It's a fairly complex question.
For instance, Hobbes (1585-1679) started with a belief in a state of nature before civilized gathering. Natural rights were grounded in individual autonomy (literally, "self-law"). The counter to this natural claim was the same right of others, resulting in what he called
Bellum omnium contra omnes ("war of all against all").
So the social contract comes into play: people bargained for safety and gave up some claims to autonomy.
This is sort of the background theory found at the time of the American Revolution. Note well, the fundamental source of "natural rights" is the concept of unfettered autonomy voluntarily bargained away for some manageable sense of order.
So, that form of "natural rights" have more in common with "In those days there was no king in Israel: every man did that which was right in his own eyes." ( Jdg 21:25) than with principle.
Grotius (1583-1645), on the other hand, introduced a different form of individuals' natural rights. He began with self-preservation and derived other natural rights from this. This is consistent with the three posts above.
But Grotius was trying to establish moral consensus in the presence of religious plurality. He sought a set of fundamental laws common to all people, that "even if we were to concede what we cannot concede without the utmost wickedness, that there is no God, these laws would still hold." In the 16th and 17th centuries, this was a radical concept because it implied that the people themselves were sovereign. As time went on, however, the idea took hold, especially in the period leading up to the American Revolution.
I think we see the same debate keep coming up over time. Theonomy, to a large extent, was a reaction against empirical Hobbesianism. So-called R2K discussions echo Grotius. The preamble to the US Constitution seeks to accommodate the social contract theory and the Grotius theory by emphasizing (among other things) common defense and blessings of liberty:
We the People of the United States, in Order to form a more perfect Union, establish Justice, insure domestic Tranquility, provide for the common defense, promote the general Welfare, and secure the Blessings of Liberty to ourselves and our Posterity, do ordain and establish this Constitution for the United States of America.

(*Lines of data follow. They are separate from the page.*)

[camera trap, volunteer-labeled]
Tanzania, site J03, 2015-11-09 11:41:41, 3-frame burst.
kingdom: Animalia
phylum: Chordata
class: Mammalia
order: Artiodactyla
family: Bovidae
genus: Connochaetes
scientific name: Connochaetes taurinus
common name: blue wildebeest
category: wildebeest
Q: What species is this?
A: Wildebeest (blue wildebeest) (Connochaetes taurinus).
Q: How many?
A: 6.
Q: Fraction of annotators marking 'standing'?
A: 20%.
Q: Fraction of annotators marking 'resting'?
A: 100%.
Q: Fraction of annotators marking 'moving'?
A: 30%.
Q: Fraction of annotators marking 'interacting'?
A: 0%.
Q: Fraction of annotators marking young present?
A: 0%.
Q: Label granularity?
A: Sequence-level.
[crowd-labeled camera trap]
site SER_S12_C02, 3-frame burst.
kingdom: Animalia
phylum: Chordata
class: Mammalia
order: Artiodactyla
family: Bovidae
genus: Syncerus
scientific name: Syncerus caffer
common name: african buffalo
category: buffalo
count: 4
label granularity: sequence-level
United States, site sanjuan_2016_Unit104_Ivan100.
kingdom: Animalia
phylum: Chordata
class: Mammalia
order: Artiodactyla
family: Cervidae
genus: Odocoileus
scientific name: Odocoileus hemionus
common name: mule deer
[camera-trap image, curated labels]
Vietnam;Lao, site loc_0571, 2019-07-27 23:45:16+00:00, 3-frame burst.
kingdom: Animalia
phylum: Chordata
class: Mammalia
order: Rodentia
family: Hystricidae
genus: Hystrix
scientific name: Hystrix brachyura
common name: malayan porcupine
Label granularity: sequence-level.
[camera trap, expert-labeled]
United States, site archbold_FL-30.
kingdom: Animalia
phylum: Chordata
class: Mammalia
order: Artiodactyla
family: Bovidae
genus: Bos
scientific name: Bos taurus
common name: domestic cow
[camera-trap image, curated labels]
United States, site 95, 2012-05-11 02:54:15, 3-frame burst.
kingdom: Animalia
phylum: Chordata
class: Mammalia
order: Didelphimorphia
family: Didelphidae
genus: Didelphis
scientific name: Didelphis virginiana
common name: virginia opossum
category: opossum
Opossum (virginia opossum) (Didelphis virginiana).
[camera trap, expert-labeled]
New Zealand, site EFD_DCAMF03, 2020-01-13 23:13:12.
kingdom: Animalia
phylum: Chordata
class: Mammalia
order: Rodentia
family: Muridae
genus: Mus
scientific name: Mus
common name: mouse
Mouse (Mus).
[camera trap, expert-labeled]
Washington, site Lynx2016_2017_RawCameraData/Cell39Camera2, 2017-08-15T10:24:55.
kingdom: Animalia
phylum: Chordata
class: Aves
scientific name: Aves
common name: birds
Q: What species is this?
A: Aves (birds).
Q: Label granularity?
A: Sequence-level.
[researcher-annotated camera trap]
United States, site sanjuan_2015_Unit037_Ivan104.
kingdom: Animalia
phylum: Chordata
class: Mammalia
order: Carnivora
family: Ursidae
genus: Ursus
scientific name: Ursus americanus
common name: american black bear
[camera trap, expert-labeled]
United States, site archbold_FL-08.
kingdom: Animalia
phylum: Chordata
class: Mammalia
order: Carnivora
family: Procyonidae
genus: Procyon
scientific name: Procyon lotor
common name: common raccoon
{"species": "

The Declaration of Independence is more explicit in steering away from Hobbes and grounding rights on Creation by asserting a "self-evident" truth that "all men are created equal, that they are endowed by their Creator with certain unalienable Rights." It also draws on the term of art "law of nature and nature's God," which to the trained ear of the time, meant the Law of God as articulated in Scripture.
So it's a mixed bag, and in our time there is a lot of baggage contained in the term "natural rights." I suspect that most folks nowadays prefer the antinomian-autonomy notion.